Attracting more consultations into pharmacy will have implications. Customer expectations will need to be managed or they could get frustrated by waiting too long for prescriptions or the next consultation if the pharmacist is more often than not in the consultation room. We will need to consider pharmacists too. Their role may be more rewarding and benefitting the NHS, but if they finish a consultation only to find queues of patients and prescriptions waiting for them, we are asking for trouble and cases of burnout. 

Second pharmacists have proven prohibitively expensive unless there is a very sizeable dispensing volume to start with; service income alone does not cut it. We could get checking technicians to do the donkey work to allow us to focus on patient care, but that depends on them being available. The current reality is that many technicians are being tempted to take jobs with nursing homes or directly in GP surgeries. 

The Amazons of this world would have us believe the high street is dead... but a pharmacy is a place of vital social support.

So, the story runs: if you can’t sort the skill mix and want to avoid burnout, pass the volume of dispensing to somebody else. 

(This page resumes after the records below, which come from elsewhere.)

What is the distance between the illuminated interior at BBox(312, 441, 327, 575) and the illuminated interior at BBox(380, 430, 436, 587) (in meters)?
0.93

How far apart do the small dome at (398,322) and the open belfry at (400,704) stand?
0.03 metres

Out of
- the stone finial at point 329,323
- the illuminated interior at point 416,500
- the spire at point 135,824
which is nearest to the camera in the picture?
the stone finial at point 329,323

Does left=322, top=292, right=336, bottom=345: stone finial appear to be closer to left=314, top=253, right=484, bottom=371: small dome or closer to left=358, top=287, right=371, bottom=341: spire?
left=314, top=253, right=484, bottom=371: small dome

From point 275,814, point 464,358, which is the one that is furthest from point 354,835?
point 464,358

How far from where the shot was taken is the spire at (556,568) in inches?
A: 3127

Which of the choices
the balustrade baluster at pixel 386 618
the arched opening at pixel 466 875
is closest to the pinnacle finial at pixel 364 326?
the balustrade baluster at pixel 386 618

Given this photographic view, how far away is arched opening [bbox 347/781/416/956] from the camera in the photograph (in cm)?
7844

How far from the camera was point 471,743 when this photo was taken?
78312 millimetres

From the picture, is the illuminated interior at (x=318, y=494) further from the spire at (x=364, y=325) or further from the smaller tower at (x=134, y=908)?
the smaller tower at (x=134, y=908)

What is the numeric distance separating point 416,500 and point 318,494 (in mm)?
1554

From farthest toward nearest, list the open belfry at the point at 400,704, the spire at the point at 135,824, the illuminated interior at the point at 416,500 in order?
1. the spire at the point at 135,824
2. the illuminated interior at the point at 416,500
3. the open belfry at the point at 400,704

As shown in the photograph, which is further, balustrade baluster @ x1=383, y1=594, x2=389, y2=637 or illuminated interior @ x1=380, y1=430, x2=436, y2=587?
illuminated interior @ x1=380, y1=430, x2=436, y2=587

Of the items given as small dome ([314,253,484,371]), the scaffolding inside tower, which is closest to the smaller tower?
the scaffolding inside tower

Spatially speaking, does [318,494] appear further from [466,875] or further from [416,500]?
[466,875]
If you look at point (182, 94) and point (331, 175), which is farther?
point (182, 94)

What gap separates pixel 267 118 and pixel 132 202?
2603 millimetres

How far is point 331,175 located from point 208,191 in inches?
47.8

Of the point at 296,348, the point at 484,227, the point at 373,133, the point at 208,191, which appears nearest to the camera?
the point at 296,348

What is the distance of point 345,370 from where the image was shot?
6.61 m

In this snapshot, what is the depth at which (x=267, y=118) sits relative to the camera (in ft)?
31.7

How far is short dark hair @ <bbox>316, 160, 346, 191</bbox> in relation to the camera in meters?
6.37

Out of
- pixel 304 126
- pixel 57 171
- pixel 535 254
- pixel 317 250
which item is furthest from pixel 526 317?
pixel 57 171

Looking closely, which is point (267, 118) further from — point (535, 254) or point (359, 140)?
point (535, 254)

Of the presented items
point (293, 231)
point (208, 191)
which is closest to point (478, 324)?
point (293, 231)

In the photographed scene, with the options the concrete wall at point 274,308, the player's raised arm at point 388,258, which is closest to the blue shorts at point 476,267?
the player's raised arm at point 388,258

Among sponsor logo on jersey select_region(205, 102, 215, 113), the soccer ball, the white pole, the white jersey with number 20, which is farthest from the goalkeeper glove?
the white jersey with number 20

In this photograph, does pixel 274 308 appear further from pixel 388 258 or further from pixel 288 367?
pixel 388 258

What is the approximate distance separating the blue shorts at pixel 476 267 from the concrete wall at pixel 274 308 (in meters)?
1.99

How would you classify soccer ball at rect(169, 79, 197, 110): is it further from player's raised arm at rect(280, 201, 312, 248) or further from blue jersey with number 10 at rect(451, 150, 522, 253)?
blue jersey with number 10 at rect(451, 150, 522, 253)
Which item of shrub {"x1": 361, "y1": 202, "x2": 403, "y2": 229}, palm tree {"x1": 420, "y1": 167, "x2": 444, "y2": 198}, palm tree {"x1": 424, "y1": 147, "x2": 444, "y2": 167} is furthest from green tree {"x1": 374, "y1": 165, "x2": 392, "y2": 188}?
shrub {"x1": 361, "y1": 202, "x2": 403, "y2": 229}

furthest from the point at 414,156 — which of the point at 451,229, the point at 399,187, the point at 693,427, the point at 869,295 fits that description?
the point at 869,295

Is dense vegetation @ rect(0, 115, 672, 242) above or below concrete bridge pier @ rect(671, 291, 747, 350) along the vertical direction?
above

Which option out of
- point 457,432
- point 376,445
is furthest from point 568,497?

Legally, this can’t happen at the moment, but assuming it could, would it work? Many of us think ‘don’t throw the baby out with the bathwater’. Dispensing has always been the foundation of pharmacy. Many of our key services, including MURs and NMS, rely upon it. How can we look after patients properly if we are not actually providing their medication? 

Independent pharmacy has campaigned against distance selling pharmacies, who take volume without providing the face-to-face care and support that a real community pharmacy provides. Embracing central dispensing models which deliver direct to patients puts valuable points of contact and opportunities for heath interventions at risk. At least if independents act as ‘spokes’ and continue to hand out prescriptions, contact will be maintained.

The Amazons of this world would have us believe the high street is dead and everyone wants home delivery. But a pharmacy is not just a shop; it’s a healthcare provider and a place of vital social support.  

Hub and spoke would make sense if it were to genuinely free up capacity for us to take on roles shifted from GP surgeries, NHS 111 and elsewhere. But what are these roles, and do GPs agree that pharmacy could and should undertake them? However eagerly we embrace new things, without the support of the whole healthcare team, we will be seen as damaging GP businesses just as, years after they started, we still hear complaints about pharmacy flu vaccinations.

Distance dilemmas

A patient collecting their medication does not cost anything for delivery. Medicines sent by mail incur costs for a small parcel at £3 a go, or at best that of a letter at 61p. Multiply that by thousands and it is no wonder distance selling pharmacies are yet to post a profit. 

The current funding model does not support hub and spoke operations. A spoke pharmacy needs to retain dispensing income to remain open, pay its staff and provide patient services. I can’t see how paying a hub to dispense prescriptions or dispensing prescriptions without the activity fee can be affordable for either organisation. We really need to think about this, however, as a bad taste in the mouth is better than no food on the plate.

We need to start thinking about how pharmacies could work together to provide medication and services. Perhaps primary care networks (PCNs) are a route, although that will be another story. Think of this: the huge growth in the sale of SUV vehicles is not from young families wanting smaller, cheaper Range Rovers and Jeeps, but elderly people seeing them as easier to get into and out of than conventional cars. In pharmacy, we need to change the model, so we might just need to come up with something that takes most of us by surprise.